Gelungene Dernière von «Einfache Fahrt Nordpol»

  14.01.2019 Aktuell, Kultur, Gesellschaft, Vereine, Rüdtligen-Alchenflüh

Mit dem Bühnenstück «Einfache Fahrt Nordpol» von Carl Stotboom begeisterten die Akteure der «Chäller-Kumedi» Bern das Publikum im Kultur Forum Rüdtligen-Alchenflüh. 22 Mal wurde dieses Lustspiel in berndeutscher Fassung unter Regie von Ruth Grossenbacher im Zytglogge Theater Bern aufgeführt und erlebte nun auf der Bühne im Gemeindesaal Rüdtligen-Alchenflüh eine gefeierte Dernière in meisterlicher Sprachbehandlung als Posse.
Sara Miller, die Frau des Hauses, hat für das Wochenende eingeladen. Gatte Georges ist überrascht, denn Sara kann all diese Menschen doch eigentlich nicht ausstehen. Um die Gesellschaft angenehm zu unterhalten, hat Sara den bekannten Schriftsteller Robert Johnson gebeten, einen Vortrag über seinen Aufenthalt am Nordpol zu halten.

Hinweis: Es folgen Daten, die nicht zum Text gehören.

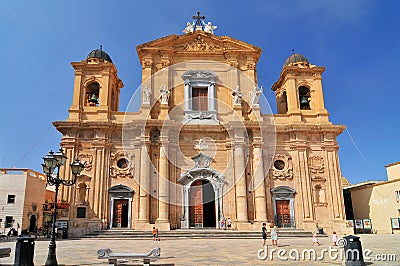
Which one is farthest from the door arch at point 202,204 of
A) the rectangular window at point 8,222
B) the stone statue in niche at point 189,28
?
the rectangular window at point 8,222

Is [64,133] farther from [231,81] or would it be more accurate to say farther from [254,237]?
[254,237]

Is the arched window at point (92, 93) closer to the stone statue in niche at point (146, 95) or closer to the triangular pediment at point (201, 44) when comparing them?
the stone statue in niche at point (146, 95)

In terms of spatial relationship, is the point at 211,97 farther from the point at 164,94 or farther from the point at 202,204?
the point at 202,204

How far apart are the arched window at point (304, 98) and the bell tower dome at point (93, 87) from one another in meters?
15.7

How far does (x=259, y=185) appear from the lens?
24891 mm

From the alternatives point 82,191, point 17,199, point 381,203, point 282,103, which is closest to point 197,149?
point 82,191

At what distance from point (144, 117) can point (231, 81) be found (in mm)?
7739

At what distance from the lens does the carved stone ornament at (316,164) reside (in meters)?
26.4

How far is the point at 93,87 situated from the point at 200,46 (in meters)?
9.54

Als Butler Albert den Gästen ihre Zimmer zuweist, werden sie durch Pistolenschüsse aufgeschreckt…
Im Hauseingang liegt eine Leiche. Die Gäste stellen fest, dass alle Türen verriegelt sind und das Telefonkabel durchgeschnitten ist. Die Atemlosigkeit im Publikum ist fast hörbar, einige ziehen sich die Jacke über die Schultern, die Spannung baut sich auf.

Kennenlernen
In der sich breitmachenden Panik zeigen sich Sara Millers Gäste von einer bislang unbekannten Seite. Die Inszenierung glänzt in der kunstvoll verschränkten Anordnung der Charaktere, sie erlebt durch die Angst der Protagonisten vor dem Unbekannten einen grotesken Milieu-
wechsel. Der Autor karikiert Menschliches mit höchster Präzision und bissig scharfer Beobachtungsgabe.
Die Gäste gehen recht unzimperlich miteinander um, die ursprünglich angedeutete Verhaltenheit und gegenseitige «Wertschätzung» bleiben auf der Strecke. Die Choreografie der Gefühle reisst auch das Publikum mit: wer ist Schuld an was?
Das Gefühl in der Falle zu sitzen basiert nicht auf den verschlossenen Türen, sondern auf einem emotionalen «Ertappt-
sein». Die Gäste halten sich gegenseitig den Spiegel vor, der «Sein und Schein» definiert. Schonungslose Offenheit, deftige Wortwechsel, herzhafte Bosheiten starten immer wieder den Angriff auf die Lachmuskeln des Publikums. Die Mischung aus Satire und Moral, Ernst und Komik hat Alltags- und Wirklichkeitsnähe und erntet grossen Beifall. Und die Moral der Geschicht? Hat da doch mancher über den «Wert» seiner Beziehungen nachgedacht. «Also besser wenig und echte Freunde, als so viel Gesindel um sich scharen», meinte eine Zuschauerin und ergänzte lachend: «Ach ja, es ist ja modern, Follower zu haben.»

Kultur Forum
Am 17. Januar 2019 feiert das Kultur Forum Rüdtligen-Alchenflüh seinen 28. Geburtstag. Das Bestreben des Vereins ist es, «das kulturelle Leben im Dorf zu fördern, Freude an Musik, Literatur, Theater, Kabarett, Kunsthandwerk und Brauchtum zu wecken, zu pflegen und weiterzugeben».
Seit der Vereinsgründung wurden etwa 100 Anlässe im Gemeindesaal durchgeführt und mit «Einfache Fahrt Nordpol» darf ein weiterer Erfolg verzeichnet werden, was die einheimische Regisseurin Ruth Grossenbacher und ihren Gatten Andreas Grossenbacher (Butler) besonders freut.